To be sure, there are some clever, well-sustained scare sequences in this latest tale of an alien life form that masquerades as human while knocking off an Antarctic research crew; the protracted scene in which the victims-to-be check each other's dental work for fillings (the creature not being able to replicate metal) is particularly nerve-racking. Yet while van Heijningen handles the tension and the cast with aplomb, there's not much he can do to enliven the hopelessly expository dialogue - Winstead is forever telling her companions exactly how and why the alien does what it does, as if her character had somehow committed Carpenter's film to memory - or the sadly predictable narrative arc. (If the too-obvious gold earring worn by Joel Edgerton's character doesn't immediately set off warning bells, you should turn in your horror-aficionado card.) And while there's a fairly satisfying amount of splatter onscreen, the sad truth is that none of it is nearly as memorable, or as nausea-inducing, as the animatronic visuals from 1982, back before the "miracle" of CGI took much of the tangibility out of special effects; the effects here may be gory, but they sure aren't special.
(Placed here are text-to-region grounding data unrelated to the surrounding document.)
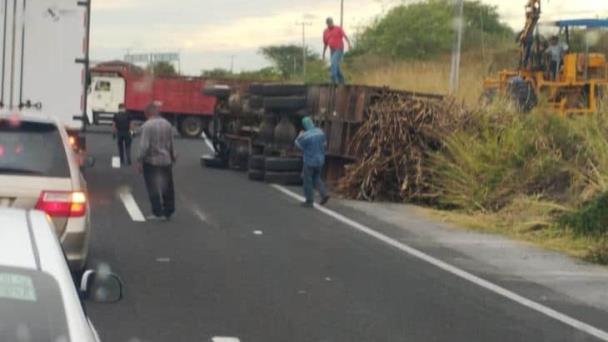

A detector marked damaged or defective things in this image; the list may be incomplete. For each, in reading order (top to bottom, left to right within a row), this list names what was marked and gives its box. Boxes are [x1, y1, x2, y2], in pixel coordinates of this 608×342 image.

overturned truck [202, 82, 444, 186]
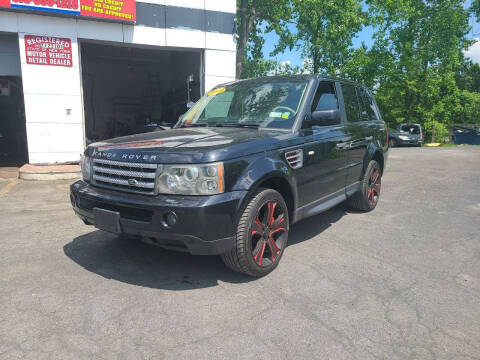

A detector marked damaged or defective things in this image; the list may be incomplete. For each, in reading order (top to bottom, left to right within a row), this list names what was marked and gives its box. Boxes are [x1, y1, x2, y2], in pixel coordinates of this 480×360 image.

cracked pavement [0, 147, 480, 360]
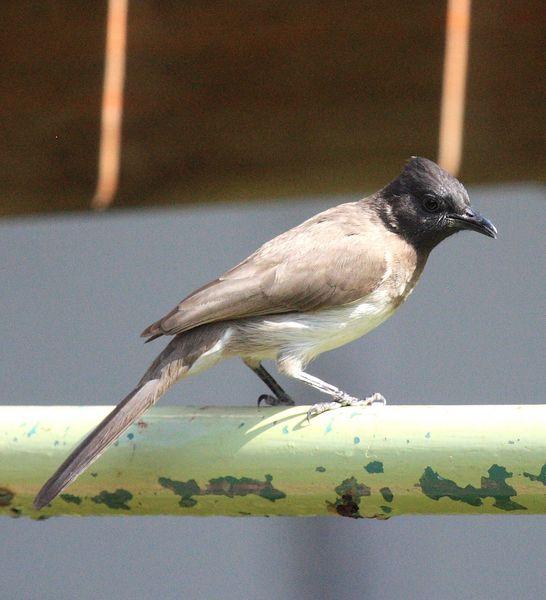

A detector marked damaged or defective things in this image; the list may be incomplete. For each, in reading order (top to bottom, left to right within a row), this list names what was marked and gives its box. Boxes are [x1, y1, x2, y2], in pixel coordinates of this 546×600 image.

peeling paint [92, 490, 132, 508]
peeling paint [156, 474, 284, 506]
peeling paint [326, 476, 372, 516]
peeling paint [418, 464, 524, 510]
peeling paint [520, 466, 544, 486]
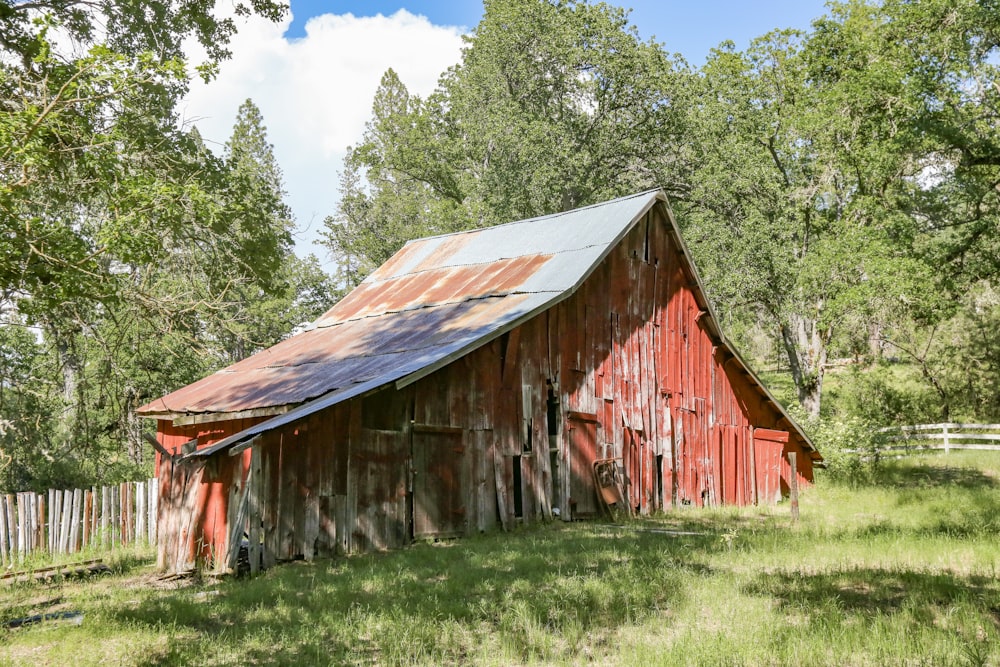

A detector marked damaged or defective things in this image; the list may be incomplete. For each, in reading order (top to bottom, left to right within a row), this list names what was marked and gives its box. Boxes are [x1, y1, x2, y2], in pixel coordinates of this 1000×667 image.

Even after not seeing Carpenter's offering in more than two decades, I can still picture that disembodied head skittering along the floor while an understandably agog David Clennon says, "You've gotta be fucking kidding me." I saw the new The Thing just two days ago, and its images have all but completely evaporated.
THE BIG YEAR
The Big Year, which concerns the exploits of a trio of competitive birding enthusiasts, is the latest movie by David Frankel, the director of Marley & Me. It's also a movie for audiences who thought that Marley & Me was a little too gritty and lifelike for their tastes. I have no doubt that, as a recreational pursuit, the art of birding can be enormously fulfilling. But I found absolutely nothing fulfilling about this (too-)genial family comedy that trades any hint of real-world experience for ho-hum slapstick, incessant voice-over narration, maudlin sentiment, and an utter refusal to let us discover the mystery and beauty of avian life for ourselves. (Eyeing a great spotted woodpecker, one character calls the bird "nothing short of a miracle," a point pounded home through the overtly majestic music and angelic choir on the soundtrack.) A few welcome supporting performers help make it all somewhat less tiresome, among them Anjelica Huston, JoBeth Williams, Rosamund Pike, Rashida Jones, Jim Parsons, Brian Dennehy, and Dianne Wiest. (Happily, the real Dianne Wiest, not the Wiest as played by Andie MacDowell in Footloose.) But mostly, we're given too little to react to beyond leads Jack Black, Steve Martin, and Owen Wilson performing exactly the light-comic shtick they usually do, and delivering their blah dialogue with so little conviction that they don't even appear to be listening to one another. For a film so vocal about celebrating flight, The Big Year is depressingly earthbound.